「レセプショニスト」のこと

(文中の敬称は省略しています)


●97/09/03 一週間ほど前になるけど、朝日新聞の求人欄に興味を引くものを見つけた。この10月にいよいよオープンする新国立劇場の「シアター・アテンダント」の募集である。東京の多くのホールは、ホールのチケットのもぎりや座席の案内、クロークなどの人材は外部に委託しているのはご存じだと思うけど、そのほとんどは「サントリー・パブリシティ・サービス(株)」が「レセプショニスト」として受託・運営している。
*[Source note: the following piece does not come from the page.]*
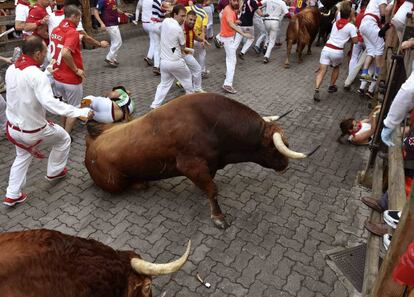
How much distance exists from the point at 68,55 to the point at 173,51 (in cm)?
194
サントリーホール、カザルスホール、東京芸術劇場はもとより、他のホールでも胸に「S・P・S」というネームプレートをつけているのはこの会社からの派遣だと思って間違いない。今回、募集があった「シアター・アテンダント」は、名前は違うけど新国立劇場のチケットのもぎり、座席の案内などの仕事。このホームページの読者にも興味のある人がいるに違いない。

 その募集要項を見てみると・・・・

■資格 18〜40歳 通勤60分以内、月7〜10回勤務できる方 平日勤務者歓迎
■勤務 新国立劇場 他当社契約ホール
■時間 公演に準ず 通常16:30〜22:00頃 水土日11:30より勤務あり
■待遇 時給800円 交通費支給 制服あり
■応募 9月1日必着 書類選考後通知
■面接・・・・省略
■160 新宿区新宿1−1−12 NNKビル8F サントリー・パブリシティ・サービス(株) 03-5379-3231

 残念ながら、もう締めきりを過ぎているので応募は出来ないけど、この募集要項からホールのレセプショニストの実像がある程度見えてくる。すくなくともこの時給×勤務時間だけで生計を維持するのは不可能だし、勤務時間が16:30からだと、昼間に勤務していては掛け持ちは出来ないだろう。そうなると、やっぱり音楽が好きな主婦などが多いのではないだろうか。もしくは大学生ですね。もちろんレセプショニストのうち何人かは正規の社員がいるのだろうけど、基本的にはこのようなアルバイトによって支えられているのだろうと思う。

 一見綺麗なアルバイトに見えるけれど、給与面でもあまり条件が良いとは思えない。音楽に関わる仕事をしたいと思っている人にとっては給与などの条件は二の次なのかもしれないけど、ホールでの接客は即時的な対応が求められるため、判断力やスマートな応対が求められる。新卒よりはある程度社会経験を積んだ人の方が向いていると思うし、実際にレセプショニストをしている人をみると知性的な雰囲気の人が多い。このアルバイトの一番のメリットは、ホール内でオペラに接することが出来るということだろう。仕事中だから音楽や舞台には集中できないし、必ずしも劇場の扉の内側に入れるとは限らないけど、このアルバイトの大きなメリットであることは間違いない。円滑に個人的にはやってみたいアルバイトだとは思わないけれど、私の学生時代にこのようなアルバイトがあったら応募していたかもしれないなぁ。